Some Helpful Tips and Suggestions

1. To make waterproof joints, apply a liberal amount of varnish or wood glue to one surface. Then, wipe away the excess on the surfaces you want to join together. Please wait until it’s entirely dry before dry-fitting your box parts.

2. You need only varnish the insides of your box. This will help prevent the wood inside your box, which is more susceptible to water damage from losing its moisture.

3. Apply at least two coats of varnish or tung oil (1-2 days apart). Sand with 220 grit sandpaper after each coat and steel wool before each coat. Applying steel wool between coats helps to give you a smoother finish.

4. It is important that all of your joints be perfectly dry before the assembly so as not to warp or otherwise damage them when assembling your box.

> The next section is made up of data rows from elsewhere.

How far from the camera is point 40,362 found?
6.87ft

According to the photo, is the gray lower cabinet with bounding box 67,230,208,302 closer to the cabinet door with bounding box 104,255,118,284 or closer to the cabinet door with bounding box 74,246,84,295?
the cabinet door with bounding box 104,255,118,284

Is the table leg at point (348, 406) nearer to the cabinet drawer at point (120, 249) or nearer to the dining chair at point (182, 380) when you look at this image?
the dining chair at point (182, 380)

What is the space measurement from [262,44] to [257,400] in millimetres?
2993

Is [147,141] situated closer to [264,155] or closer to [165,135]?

5. The best way to apply varnish is in multiple very thin coats with sanding in-between. Use either a brush or roller on large flat surfaces to apply the varnish. You can use an old sock wrapped around your finger for tight spots. Use a wet-sanding technique with 1000 grit sandpaper to smooth out any imperfections in the final coat.

6. It is better to be under-varnish than over-varnish. If you want a darker color, use multiple coats of varnish instead of applying more at once.

Use Multiple Coats


We’ve shown you how to make a waterproof wooden box in this blog post. We started by discussing the different types of wood that can be used for this project and why cedar is a good choice. Then, we showed you how to cut and assemble the pieces of the box.

Finally, we gave you tips on weatherproofing and finishing your box. We hope you find this information helpful and that you will give this project a try! Please let us know if you have any comments or questions in the comment section below!